ReplyDeleteWe are most likely on the cusp of experiencing a biological attack or an inadvertent leak of bio agents caused by mishandling at supposed sites of containment (witness the recent discovery of smallpox samples in an unlocked room at the CDC.) One of the worries that kept the lid on nuclear weapons during the Cold War was the knowledge that the entire world could be affected by a full-fledge release of nukes. A threat of a nuclear winter scared countries enough to moderate the possibility of using such weapons. I'm hopeful that such restraint is still at work and that any country considering the use of biological weapons must be anticipating that the agent will eventually boomerang back into their world. What worries me most are rogue groups who care not what happens to them or their families in THIS world because they are waiting for their reward in the NEXT. We'll have to hope that any agent they manage to acquire will be of limited scope.

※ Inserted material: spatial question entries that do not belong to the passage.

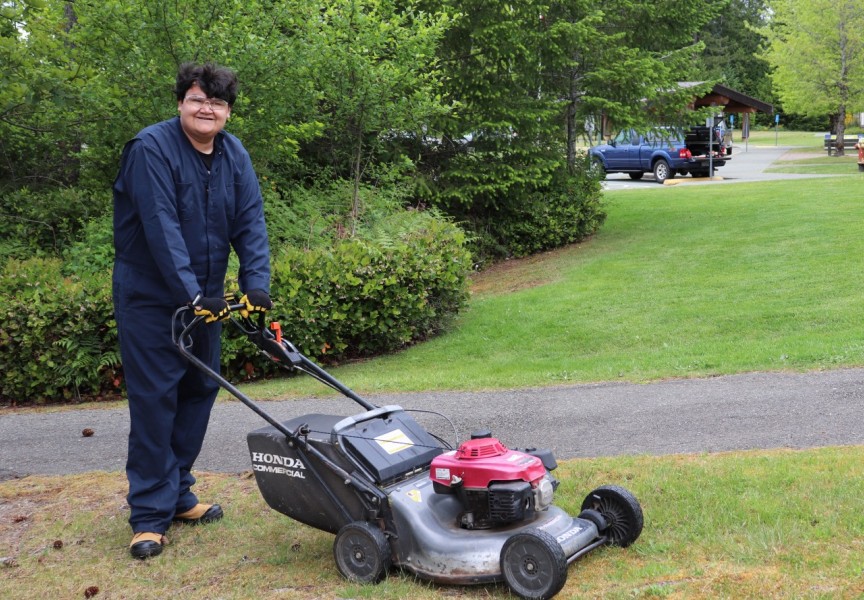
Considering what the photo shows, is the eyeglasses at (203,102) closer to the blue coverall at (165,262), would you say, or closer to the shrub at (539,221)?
the blue coverall at (165,262)

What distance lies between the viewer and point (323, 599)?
3.94 metres

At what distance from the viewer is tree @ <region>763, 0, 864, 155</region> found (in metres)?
41.7

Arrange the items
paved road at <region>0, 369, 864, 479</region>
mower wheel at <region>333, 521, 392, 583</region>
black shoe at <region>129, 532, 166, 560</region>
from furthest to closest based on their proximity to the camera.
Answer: paved road at <region>0, 369, 864, 479</region> → black shoe at <region>129, 532, 166, 560</region> → mower wheel at <region>333, 521, 392, 583</region>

As for the 1918 Influenza, there does not appear to be any evidence of which I am aware that the virus was intentionally released. Instead, it materialized mainly at the end of WWI, brought, it is now believed, from exposed troops initially stationed in Kansas who returned to the European theater with the disease. As the war wound down, the infection rate of influenza ramped up. Troops dispersed to all areas of the globe, taking the disease with them. GIven the rate of global travel at that time (essentially none,) had WWI not been in play and had international troops not been mobilized in poor conditions in a relative small area of the world, it is highly unlikely this influenza would have risen to pandemic level. Our world now is highly mobile--hence the greater risk from Ebola and similar viruses that can now be transported almost anywhere in the world in a matter of hours, thanks to commercial air travel. A whole different ballgame ...

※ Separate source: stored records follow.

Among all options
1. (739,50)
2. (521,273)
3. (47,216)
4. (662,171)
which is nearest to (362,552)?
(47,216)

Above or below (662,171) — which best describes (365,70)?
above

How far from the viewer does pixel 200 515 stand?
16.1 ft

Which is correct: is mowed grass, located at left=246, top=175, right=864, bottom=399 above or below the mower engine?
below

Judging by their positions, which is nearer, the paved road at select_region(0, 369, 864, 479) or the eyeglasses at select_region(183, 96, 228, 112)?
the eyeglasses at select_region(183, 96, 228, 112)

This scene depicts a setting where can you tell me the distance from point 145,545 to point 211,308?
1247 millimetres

This is of course what you're gesturing to in your post, but beyond just reading pandemic itself as a sovereign necropolitical power, I also wonder what we would open up or discover by reading our reactions to said pandemics as militarized. I can definitely see how the feelings evoked (or provoked) by news coverage and government handling of the spread of Ebola are very much tied to militarization and war-waging.